(Stored dataset items)
□ □ □ □ □

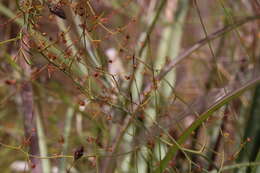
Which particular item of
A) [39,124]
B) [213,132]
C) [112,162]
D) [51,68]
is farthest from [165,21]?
[51,68]

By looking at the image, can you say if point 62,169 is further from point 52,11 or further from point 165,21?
point 165,21

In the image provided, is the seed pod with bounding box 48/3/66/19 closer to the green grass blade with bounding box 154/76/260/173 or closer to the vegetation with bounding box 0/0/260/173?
the vegetation with bounding box 0/0/260/173

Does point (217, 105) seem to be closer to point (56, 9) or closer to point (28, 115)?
point (56, 9)

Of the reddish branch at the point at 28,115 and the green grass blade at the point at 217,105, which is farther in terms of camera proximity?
the reddish branch at the point at 28,115

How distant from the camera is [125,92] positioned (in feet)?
2.55

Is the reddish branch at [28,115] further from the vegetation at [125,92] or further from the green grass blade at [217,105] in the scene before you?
the green grass blade at [217,105]

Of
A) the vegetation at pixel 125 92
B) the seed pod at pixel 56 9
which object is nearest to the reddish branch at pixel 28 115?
the vegetation at pixel 125 92

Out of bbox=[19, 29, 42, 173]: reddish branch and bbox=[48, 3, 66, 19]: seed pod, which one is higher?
bbox=[48, 3, 66, 19]: seed pod

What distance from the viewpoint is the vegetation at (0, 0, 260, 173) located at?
1.67 feet

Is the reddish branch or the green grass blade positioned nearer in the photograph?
the green grass blade

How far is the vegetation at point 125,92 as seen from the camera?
0.51m

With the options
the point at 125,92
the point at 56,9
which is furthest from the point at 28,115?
the point at 56,9

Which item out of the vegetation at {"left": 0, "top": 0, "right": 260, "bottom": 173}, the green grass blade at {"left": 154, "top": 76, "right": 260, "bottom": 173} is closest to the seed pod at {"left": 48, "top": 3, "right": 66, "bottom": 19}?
the vegetation at {"left": 0, "top": 0, "right": 260, "bottom": 173}

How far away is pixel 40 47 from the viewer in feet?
1.56
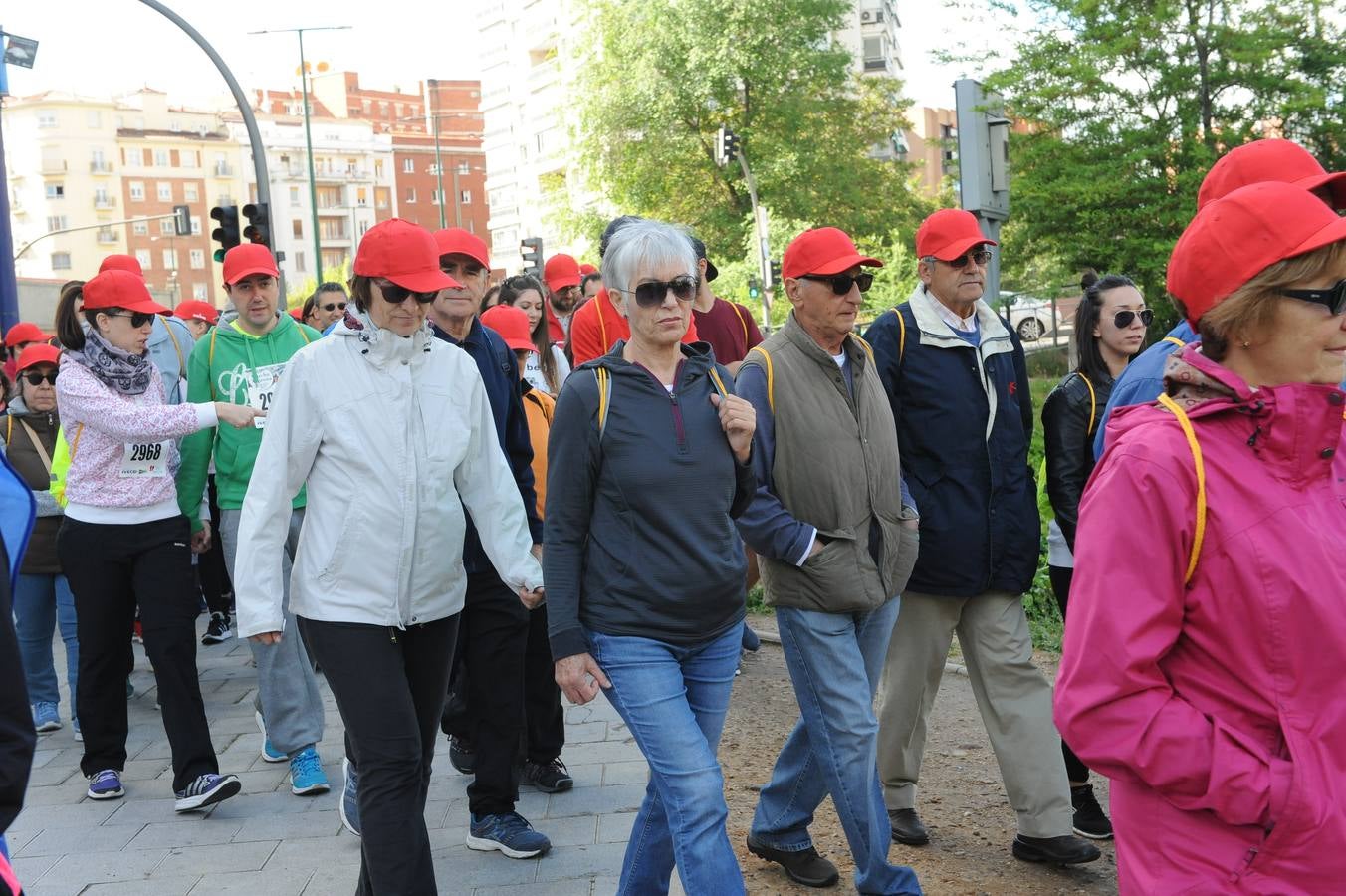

□ □ □ □ □

* _Exercise task_
Please write out every line of the material above word for word, leaving out the pictures.

* _The result_
Which particular item of
A) [39,124]
B) [213,132]
C) [112,162]
D) [51,68]
is farthest from [165,21]?
[51,68]

By looking at the image, can you say if point 62,169 is further from point 52,11 or further from point 165,21?
point 165,21

In the image provided, is the seed pod with bounding box 48/3/66/19 closer to the green grass blade with bounding box 154/76/260/173 or closer to the vegetation with bounding box 0/0/260/173?
the vegetation with bounding box 0/0/260/173

Does point (217, 105) seem to be closer to point (56, 9) or closer to point (28, 115)?
point (56, 9)

Of the reddish branch at the point at 28,115 and the green grass blade at the point at 217,105, which is farther in terms of camera proximity?
the reddish branch at the point at 28,115

How distant from the camera is [125,92] positioned (in feet)?
2.55

Is the reddish branch at [28,115] further from the vegetation at [125,92] or further from the green grass blade at [217,105] in the scene before you?
the green grass blade at [217,105]

Of
A) the vegetation at pixel 125 92
B) the seed pod at pixel 56 9
which object is nearest to the reddish branch at pixel 28 115?
the vegetation at pixel 125 92

Out of bbox=[19, 29, 42, 173]: reddish branch and bbox=[48, 3, 66, 19]: seed pod, which one is higher?
bbox=[48, 3, 66, 19]: seed pod

What distance from the viewpoint is the vegetation at (0, 0, 260, 173) located at?
1.67 feet

Is the reddish branch or the green grass blade positioned nearer in the photograph?
the green grass blade

How far is the vegetation at point 125,92 as seen from the camera?
0.51m

With the options
the point at 125,92
the point at 56,9
which is furthest from the point at 28,115?
the point at 56,9

Which item out of the vegetation at {"left": 0, "top": 0, "right": 260, "bottom": 173}, the green grass blade at {"left": 154, "top": 76, "right": 260, "bottom": 173} is closest to the seed pod at {"left": 48, "top": 3, "right": 66, "bottom": 19}?
the vegetation at {"left": 0, "top": 0, "right": 260, "bottom": 173}

How far away is pixel 40 47 from the viewer in feet?
1.56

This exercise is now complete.